In 1941 a 19-year-old Norwegian apprentice called Wilfred Skrede decided he would make his way from Oslo to the training camp for the Norwegian Air Force at Little Norway in Toronto, Canada. His route was unusual, in that he went across Russia and Siberia before heading south through Xinjiang, across the Taklamakan Desert, then across the Karakorums and Himalayas to Kashmir, and thence from Mumbai via a ship to Singapore and then New York.
Some years after the war, in 1954, he published an account of his journey in English, called Across the Roof of the World (Staples Press, London, 1954). Looking through the book today I was struck by one photograph in particular entitled ‘Kazaks on the way to Kuldsha‘. Here is its:
As soon as I checked with my collection of 87 slides from the hunter’s journey I realised it was identical to one of them, as you can see below:
The Skrede photo is credited to the Royal Geographical Society in London. The hunter’s slide has a different caption, ‘A yurt on the Pamirs‘, but is otherwise identical. My guess is that this caption is more accurate that that of the Skrede photo. The ‘Kuldsha’ (actually Kuldja and now known as Yining) he mentions is a long way to the north in the Ili Valley and it would have been out of sequence amongst other slides of Hunza and Kashgar. Skrede used none of his own photographs in his book, but used several from the RGS and others by Sir CP Skrine and Col R Meinertzhagen. Presumably the RGS gave him permission to use a slide already in their collection. So the next job is to find out if the RGS can identify the slide and then, presumably, the identity of the photographer. Watch this space…

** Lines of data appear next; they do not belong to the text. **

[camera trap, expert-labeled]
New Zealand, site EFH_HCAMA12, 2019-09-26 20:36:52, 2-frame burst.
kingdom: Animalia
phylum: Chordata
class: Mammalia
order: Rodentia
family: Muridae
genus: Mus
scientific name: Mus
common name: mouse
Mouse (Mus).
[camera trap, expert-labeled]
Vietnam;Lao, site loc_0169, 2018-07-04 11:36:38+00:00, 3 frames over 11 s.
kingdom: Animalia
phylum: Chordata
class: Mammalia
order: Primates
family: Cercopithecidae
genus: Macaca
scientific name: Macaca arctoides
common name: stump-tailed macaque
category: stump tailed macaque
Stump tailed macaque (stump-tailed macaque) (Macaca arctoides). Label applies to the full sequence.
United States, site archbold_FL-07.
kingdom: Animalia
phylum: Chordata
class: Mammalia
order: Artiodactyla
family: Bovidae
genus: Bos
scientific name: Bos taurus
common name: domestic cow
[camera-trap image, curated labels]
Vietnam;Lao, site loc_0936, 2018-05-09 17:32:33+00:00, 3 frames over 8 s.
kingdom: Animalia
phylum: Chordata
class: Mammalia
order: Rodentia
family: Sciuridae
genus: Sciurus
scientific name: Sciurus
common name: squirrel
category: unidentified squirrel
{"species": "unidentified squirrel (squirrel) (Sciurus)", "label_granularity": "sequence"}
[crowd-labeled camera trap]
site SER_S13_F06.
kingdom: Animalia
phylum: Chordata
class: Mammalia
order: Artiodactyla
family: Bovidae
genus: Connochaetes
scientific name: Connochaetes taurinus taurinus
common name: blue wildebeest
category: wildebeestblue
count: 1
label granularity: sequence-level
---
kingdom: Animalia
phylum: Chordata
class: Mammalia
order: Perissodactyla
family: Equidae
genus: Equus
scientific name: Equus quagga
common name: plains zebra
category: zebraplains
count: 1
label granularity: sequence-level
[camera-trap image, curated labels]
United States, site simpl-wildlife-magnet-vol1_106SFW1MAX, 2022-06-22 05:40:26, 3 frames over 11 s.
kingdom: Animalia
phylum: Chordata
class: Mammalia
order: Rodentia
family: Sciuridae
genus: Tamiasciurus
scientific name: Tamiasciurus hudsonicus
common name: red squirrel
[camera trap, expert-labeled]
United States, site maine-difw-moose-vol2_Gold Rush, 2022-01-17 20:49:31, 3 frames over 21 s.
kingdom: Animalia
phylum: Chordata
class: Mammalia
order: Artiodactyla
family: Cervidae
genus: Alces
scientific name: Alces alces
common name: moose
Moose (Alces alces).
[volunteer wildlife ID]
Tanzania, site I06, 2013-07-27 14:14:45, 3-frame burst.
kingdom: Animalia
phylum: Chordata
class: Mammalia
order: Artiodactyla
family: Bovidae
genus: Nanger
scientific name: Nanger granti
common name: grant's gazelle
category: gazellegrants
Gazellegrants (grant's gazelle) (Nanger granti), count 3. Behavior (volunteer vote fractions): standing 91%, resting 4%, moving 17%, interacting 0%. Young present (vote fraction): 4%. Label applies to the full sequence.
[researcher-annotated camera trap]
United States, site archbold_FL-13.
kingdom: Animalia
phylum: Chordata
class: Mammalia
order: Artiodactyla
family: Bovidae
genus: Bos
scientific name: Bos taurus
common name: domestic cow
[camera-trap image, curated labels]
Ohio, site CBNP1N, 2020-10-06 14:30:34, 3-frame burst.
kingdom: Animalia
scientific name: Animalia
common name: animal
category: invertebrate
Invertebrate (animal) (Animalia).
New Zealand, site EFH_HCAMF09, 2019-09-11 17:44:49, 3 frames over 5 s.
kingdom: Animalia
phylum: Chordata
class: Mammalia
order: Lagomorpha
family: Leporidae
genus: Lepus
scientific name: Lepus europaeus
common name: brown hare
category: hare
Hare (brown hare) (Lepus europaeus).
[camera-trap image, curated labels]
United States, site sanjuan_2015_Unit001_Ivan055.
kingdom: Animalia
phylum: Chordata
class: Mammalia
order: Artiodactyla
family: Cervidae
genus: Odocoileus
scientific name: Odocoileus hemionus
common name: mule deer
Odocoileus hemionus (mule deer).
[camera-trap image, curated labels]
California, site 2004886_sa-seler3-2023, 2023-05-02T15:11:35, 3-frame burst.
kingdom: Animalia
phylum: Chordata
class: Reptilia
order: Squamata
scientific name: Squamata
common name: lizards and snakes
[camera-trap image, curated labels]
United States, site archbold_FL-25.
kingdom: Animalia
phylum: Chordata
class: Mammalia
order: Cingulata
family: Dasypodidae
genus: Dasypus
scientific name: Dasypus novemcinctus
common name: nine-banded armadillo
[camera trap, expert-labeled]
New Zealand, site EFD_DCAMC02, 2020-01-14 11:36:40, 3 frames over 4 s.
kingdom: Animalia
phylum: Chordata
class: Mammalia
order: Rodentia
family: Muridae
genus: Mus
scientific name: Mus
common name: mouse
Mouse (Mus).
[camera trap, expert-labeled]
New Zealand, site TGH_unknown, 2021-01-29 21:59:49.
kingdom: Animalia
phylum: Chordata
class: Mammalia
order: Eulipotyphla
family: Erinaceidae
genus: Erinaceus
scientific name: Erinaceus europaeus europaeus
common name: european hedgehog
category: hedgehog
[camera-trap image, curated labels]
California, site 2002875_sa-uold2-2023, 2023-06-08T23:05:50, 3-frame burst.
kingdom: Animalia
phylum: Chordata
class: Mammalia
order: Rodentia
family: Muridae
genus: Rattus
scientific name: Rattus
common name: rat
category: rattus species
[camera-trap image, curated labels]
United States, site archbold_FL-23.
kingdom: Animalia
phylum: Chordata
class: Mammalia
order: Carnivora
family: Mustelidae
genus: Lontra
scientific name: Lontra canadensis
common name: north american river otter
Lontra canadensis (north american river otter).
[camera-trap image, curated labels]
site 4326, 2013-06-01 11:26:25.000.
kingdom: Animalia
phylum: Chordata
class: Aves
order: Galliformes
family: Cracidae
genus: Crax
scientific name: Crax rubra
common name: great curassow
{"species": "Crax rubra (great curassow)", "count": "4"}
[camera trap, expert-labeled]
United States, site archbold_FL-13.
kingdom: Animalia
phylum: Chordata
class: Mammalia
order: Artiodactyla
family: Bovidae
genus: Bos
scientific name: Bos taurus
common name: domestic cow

2 thoughts on “Mystery hunter – nearly there…”
I’m fascinated by your search for the mystery hunter; it’s a brilliant story within itself. Along the way, you have met extraordinary characters. First, the guides, the Roosevelts and now Wilfred Skrede, whose journey is filled with adventure and set back. Onward and upward, the mystery hunter is waiting to be found…
This is just fascinating! The Great Detective strikes again.